Maybe he’s fishing for the lake monster,” Jeff responded. “Hey, is it true you and Gil are going together?”

Gil was the older man in my life. A fourth-grader, to my second, and he’d asked me to go with him after the mandatory school square dance recital. Of course, in elementary school, going together didn’t mean much. We never touched, except in dance class, we never spent much time together. I think we sort of sat near each other at lunch. Whatever.

“Here,” Jeff opened a can of Mr. Pibb and handed it to me. It was still slightly cool. “See, it didn’t even explode. Told ya.”

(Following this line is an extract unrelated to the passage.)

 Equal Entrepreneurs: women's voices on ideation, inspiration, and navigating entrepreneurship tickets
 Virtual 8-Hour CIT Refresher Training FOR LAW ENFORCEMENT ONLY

I took a sip, just as Monica, who’d taken her shoes off and was dancing in and out of the water – even in the hottest part of summer, that reservoir was cold – shouted for us to join her. “Guys! Come here!! Look what I found!”

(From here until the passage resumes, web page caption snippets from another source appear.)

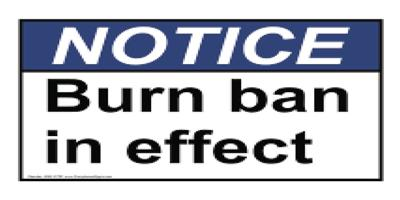 Notice: Burn Ban in Affect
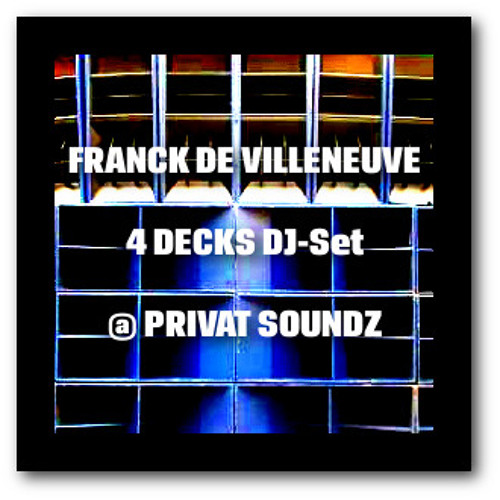 Franck de Villeneuve - 4 DECKS Dj-Set @ PRIVATE SOUNDZ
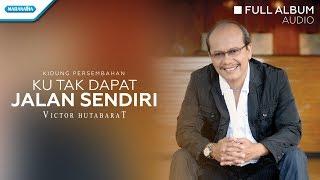 Gambar cover Ku Tak Dapat Jalan Sendiri - Victor Hutabarat (Audio full album)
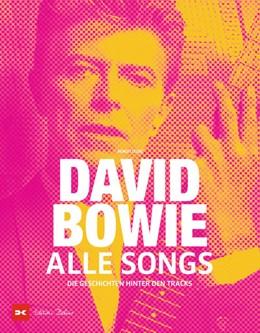 Abbildung von David Bowie - Alle Songs | 1. Auflage | 2021 | beck-shop.de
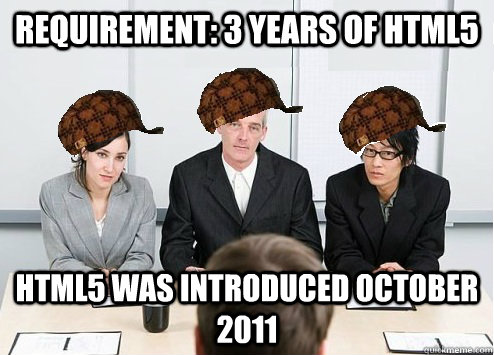 requirement 3 years of html5 html5 was introduced october 2 - Scumbag Employer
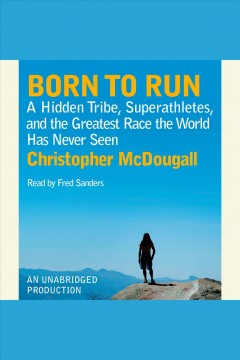 Cover of Born to Run: A hidden tribe, superathletes and the greatest race the world has never seen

I took my soda with me as Jeff and I went to join her, looking down into the water, where she was pointing at gold sparkles on the rocks.

“What the-what the hey?” Jeff squatted down and pulled out a handful of the rocks. “It’s gold!” He said. “We’re gonna be rich!”

We immediately gathered as many of the glittery-gold rocks as our young hands could carry, stuffing our pockets and the baskets of our bikes. We ended up sharing my Mr. Pibb – all three of this – as we stared at our collection.

“Now what?” Monica asked.

“We go to the rock shop, and have Sidney tell us how much it’s worth. He sells gold nuggets. I bet he buys them, too,” Jeff said.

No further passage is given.